Al Teatro Piccolo Eliseo Patroni Griffi, una bomboniera all’interno della quale ti senti protetto, a tuo agio perfettamente e nella condizione di respirare veramente il “teatro” è in scena fino al prossimo 21 maggio, un lavoro di Dino Campana e del quale è regista oltre che autore ed interprete un attore di tono, quale è Vinicio Marchioni. “La più lunga ora” del poeta pazzo Dino Campana.
Dino Campana è uno di quegli autori che hanno dato lustro alla cultura europea con il suo “Canti Orfici”, al punto da diventare il preferito di Carmelo Bene; quattordici anni di internamento nel manicomio di Scandicci lo hanno portato a morte nel 1932 ed il lavoro in corso di rappresentazione è un po’ il racconto della sua vita per come ha potuto riviverla da internato, da uomo non più libero fisicamente, ma la cui memoria vaga e ricorda lucidamente: la famiglia, l’ambiente nel quale è vissuto, il disperato amore per Sibilla Aleramo.
E Marchioni, che di Campana ha assimilato l’odore, la vita, il dramma interpreta le visioni forse nemmeno tanto allucinate del poeta toscano in maniera esemplare facendo trasparire addirittura l’ombra del dubbio: la vita del poeta Campana è veramente quella che, da pazzo, ha descritto o è soltanto un appassionato desiderio di illudersi che è vera?
Il suo amore per la poetessa Sibilla fu veramente utile per lui? E che peso ha avuto nella sua vita un’altra poetessa, Alda Merini? E perché la sua mente è talmente lucida che il suo capolavoro (I Canti Orfici) lo ha riscritto praticamente a memoria dopo che per ben due volte era andato perduto?

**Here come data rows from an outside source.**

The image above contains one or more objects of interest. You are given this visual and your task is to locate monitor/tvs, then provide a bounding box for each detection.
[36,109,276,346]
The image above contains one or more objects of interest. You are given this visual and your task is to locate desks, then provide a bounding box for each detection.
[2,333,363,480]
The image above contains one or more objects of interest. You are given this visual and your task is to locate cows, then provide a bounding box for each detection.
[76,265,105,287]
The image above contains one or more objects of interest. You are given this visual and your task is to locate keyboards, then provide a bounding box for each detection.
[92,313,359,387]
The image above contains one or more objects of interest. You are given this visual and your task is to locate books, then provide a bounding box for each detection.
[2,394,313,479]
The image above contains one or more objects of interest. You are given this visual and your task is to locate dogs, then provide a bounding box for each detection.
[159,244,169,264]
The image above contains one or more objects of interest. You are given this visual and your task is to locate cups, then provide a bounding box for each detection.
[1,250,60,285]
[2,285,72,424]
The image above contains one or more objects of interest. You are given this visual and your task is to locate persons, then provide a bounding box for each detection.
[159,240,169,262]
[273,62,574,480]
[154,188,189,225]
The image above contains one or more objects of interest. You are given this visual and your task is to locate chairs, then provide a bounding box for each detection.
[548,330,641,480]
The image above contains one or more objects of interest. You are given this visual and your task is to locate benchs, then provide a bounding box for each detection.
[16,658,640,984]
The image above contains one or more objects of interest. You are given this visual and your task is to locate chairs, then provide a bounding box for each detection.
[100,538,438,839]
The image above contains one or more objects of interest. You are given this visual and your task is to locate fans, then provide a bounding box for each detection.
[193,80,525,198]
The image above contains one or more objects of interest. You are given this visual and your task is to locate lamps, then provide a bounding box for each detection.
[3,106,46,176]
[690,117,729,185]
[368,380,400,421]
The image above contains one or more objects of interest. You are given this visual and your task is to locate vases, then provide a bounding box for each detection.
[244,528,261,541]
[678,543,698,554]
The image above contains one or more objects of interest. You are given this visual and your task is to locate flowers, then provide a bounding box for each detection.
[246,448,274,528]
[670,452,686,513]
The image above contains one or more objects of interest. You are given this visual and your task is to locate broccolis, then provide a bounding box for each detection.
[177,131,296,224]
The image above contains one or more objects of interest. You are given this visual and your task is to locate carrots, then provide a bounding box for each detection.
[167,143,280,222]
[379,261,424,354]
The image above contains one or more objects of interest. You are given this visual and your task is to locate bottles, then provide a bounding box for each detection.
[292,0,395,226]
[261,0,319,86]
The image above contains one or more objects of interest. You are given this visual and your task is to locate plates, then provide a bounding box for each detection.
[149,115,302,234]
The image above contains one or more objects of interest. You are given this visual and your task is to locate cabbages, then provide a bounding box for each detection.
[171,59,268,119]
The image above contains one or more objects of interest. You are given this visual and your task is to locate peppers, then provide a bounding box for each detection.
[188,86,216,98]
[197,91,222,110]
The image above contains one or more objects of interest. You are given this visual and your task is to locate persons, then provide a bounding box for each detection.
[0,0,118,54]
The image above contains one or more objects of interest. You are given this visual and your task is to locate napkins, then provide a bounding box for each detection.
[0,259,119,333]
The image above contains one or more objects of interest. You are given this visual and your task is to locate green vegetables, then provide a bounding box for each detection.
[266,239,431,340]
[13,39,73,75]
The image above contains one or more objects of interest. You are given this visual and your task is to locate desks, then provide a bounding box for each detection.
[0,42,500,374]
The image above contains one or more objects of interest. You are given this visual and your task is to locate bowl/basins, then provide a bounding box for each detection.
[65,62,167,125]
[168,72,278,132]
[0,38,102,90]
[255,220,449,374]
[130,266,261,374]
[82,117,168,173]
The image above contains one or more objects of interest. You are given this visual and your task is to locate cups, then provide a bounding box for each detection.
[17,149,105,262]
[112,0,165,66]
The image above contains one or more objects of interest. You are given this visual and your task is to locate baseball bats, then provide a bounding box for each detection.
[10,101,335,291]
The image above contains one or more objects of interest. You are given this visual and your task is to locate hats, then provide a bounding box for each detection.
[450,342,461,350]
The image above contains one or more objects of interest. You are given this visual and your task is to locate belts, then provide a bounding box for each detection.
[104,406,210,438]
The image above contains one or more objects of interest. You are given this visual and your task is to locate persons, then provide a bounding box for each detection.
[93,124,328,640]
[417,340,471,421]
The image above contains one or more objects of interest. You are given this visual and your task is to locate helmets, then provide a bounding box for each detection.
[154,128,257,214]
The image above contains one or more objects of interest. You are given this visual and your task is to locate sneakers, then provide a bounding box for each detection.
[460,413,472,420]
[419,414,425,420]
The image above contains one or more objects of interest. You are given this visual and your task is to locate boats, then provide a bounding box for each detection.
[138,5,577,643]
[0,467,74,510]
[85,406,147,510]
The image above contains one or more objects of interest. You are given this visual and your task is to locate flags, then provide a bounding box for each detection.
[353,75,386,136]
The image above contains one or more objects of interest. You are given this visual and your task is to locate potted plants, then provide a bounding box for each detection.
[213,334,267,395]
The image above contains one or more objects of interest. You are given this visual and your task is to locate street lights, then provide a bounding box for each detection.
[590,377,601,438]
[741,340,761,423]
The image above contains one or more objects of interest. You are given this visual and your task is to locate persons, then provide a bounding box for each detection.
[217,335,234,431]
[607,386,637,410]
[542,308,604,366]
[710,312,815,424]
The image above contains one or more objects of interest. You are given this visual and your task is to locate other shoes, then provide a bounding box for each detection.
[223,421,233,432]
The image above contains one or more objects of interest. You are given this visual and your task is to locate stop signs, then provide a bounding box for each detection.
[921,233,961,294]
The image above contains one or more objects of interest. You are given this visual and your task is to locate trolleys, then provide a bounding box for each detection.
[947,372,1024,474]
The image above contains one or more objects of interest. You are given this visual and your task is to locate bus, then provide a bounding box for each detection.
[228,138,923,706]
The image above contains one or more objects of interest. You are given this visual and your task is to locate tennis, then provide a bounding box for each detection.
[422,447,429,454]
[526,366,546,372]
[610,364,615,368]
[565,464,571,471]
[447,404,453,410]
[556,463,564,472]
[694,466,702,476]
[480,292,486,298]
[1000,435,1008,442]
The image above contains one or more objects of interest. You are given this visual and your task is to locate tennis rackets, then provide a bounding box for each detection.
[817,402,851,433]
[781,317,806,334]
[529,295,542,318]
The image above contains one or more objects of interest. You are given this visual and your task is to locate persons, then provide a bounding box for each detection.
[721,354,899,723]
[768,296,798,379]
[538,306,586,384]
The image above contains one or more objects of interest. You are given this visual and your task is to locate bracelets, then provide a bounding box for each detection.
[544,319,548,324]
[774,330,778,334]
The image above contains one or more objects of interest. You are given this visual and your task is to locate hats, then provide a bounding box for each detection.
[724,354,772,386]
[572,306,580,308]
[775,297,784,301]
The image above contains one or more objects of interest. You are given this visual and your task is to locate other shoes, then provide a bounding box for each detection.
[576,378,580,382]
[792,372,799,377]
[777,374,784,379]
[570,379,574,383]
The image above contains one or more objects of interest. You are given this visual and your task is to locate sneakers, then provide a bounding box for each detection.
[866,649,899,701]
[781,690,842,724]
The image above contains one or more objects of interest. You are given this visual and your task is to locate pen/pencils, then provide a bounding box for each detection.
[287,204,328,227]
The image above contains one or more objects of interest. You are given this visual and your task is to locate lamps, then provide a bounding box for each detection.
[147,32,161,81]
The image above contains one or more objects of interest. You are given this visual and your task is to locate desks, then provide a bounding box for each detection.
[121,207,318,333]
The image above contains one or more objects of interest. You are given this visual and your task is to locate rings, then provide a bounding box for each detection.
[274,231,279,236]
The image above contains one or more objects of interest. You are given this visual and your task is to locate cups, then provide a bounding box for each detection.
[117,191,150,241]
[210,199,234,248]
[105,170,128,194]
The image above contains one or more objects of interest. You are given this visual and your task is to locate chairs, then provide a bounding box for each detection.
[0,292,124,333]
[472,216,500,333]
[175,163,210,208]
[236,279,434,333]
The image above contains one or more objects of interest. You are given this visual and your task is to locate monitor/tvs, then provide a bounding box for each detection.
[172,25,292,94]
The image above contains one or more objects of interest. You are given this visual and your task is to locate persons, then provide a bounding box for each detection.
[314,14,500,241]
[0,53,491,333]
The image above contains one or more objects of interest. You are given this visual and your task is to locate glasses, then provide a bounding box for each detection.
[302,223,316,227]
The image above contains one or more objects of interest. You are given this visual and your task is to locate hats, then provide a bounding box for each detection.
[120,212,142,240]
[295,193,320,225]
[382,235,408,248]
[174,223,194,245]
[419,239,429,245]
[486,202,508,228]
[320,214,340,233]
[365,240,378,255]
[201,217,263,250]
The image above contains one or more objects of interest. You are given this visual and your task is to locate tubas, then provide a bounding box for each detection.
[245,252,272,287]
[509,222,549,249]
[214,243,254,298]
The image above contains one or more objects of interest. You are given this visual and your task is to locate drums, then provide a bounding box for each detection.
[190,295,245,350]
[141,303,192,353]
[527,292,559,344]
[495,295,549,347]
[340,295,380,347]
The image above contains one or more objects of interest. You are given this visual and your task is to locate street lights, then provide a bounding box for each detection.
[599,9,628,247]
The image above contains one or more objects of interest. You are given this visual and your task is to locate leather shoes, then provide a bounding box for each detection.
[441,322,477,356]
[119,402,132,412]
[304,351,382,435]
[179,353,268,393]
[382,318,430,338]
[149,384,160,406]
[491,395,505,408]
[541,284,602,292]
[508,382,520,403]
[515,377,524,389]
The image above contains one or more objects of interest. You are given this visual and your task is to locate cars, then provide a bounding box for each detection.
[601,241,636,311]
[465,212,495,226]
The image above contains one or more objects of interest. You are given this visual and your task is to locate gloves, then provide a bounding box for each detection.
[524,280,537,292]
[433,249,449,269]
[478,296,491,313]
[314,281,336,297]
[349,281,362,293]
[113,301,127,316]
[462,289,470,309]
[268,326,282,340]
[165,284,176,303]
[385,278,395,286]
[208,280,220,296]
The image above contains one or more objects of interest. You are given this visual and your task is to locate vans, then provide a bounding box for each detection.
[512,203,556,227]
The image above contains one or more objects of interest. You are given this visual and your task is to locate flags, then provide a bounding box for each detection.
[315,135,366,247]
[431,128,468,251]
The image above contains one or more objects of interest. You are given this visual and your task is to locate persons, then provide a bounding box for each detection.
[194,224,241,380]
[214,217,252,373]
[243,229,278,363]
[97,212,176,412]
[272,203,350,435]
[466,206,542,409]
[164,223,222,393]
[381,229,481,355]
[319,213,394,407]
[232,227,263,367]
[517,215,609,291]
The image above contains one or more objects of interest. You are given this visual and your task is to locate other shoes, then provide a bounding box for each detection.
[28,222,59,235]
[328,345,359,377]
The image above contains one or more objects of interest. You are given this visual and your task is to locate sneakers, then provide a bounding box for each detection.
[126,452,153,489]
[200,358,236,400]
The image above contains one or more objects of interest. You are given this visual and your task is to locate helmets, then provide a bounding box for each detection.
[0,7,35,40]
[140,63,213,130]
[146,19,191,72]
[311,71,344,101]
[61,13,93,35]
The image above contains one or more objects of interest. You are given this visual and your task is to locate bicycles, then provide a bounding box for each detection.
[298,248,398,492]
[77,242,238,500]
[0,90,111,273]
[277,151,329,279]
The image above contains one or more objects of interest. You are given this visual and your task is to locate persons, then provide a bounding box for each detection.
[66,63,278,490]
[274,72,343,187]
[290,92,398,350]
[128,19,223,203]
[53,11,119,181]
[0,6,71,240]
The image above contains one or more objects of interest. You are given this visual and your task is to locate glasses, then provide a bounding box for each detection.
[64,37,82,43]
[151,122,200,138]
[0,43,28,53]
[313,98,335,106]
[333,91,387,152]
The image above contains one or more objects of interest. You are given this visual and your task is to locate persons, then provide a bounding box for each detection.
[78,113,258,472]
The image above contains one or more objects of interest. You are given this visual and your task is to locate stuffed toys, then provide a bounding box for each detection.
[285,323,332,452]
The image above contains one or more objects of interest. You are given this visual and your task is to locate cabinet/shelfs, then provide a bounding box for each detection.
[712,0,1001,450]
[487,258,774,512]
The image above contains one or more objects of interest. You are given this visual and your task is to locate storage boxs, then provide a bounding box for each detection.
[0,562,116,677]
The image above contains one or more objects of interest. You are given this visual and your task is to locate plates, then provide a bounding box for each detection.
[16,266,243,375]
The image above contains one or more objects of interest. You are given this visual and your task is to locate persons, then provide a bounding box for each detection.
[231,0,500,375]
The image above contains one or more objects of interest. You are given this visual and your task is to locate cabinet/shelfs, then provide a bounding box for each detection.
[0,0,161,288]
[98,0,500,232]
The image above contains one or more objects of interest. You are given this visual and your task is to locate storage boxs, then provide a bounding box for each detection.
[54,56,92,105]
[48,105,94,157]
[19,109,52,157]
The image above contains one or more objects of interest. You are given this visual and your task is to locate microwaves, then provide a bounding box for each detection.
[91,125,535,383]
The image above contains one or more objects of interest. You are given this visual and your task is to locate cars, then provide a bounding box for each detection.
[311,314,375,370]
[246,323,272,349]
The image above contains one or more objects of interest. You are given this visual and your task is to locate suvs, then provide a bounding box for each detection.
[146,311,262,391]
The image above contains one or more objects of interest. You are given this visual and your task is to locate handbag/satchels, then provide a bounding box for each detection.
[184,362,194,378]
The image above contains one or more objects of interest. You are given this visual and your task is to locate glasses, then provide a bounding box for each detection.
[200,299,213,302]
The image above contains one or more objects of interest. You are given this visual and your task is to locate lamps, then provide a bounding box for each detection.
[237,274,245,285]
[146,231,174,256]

Forse la risposta, che un ottimo Vinicio Marchioni, affiancato da un bravissima Milena Mancini, non riesce, ma forse non vuole dare, sta nel desiderio originario del poeta di rimettere in gioco la sua vita per non perderne la memoria; più probabilmente l’amore per la poesia, per lui unica ragione di vita al mondo, è tale da volergli far tentare di spiegare che è soltanto la poesia la medicina in grado di riuscire a non distruggere il mondo.
Tutto questo, sulla scena, da vita ad una sorta di poetica intensità mentale, interiore, che paradossalmente rappresenta invece un uomo incapace di amare, un uomo cattivo, manesco e ruvido attraverso una semplice tenda che separa il personaggio interpretato da Marchioni con quello reale di per se obnubilato nei pensieri da ombre e suggestioni a volte impossibili da concepire.
Ottimo l’accompagnamento musicale di Ruben Regillo, ma è soprattutto, intensamente efficace l’interpretazione di una sublime Milena Mancini che ben riesce a far individuare il grande sogno di Campana: dimostrare che in lui la poesia è istinto e che la poesia potrà, da sola, salvare quel mondo che si sta autodistruggendo.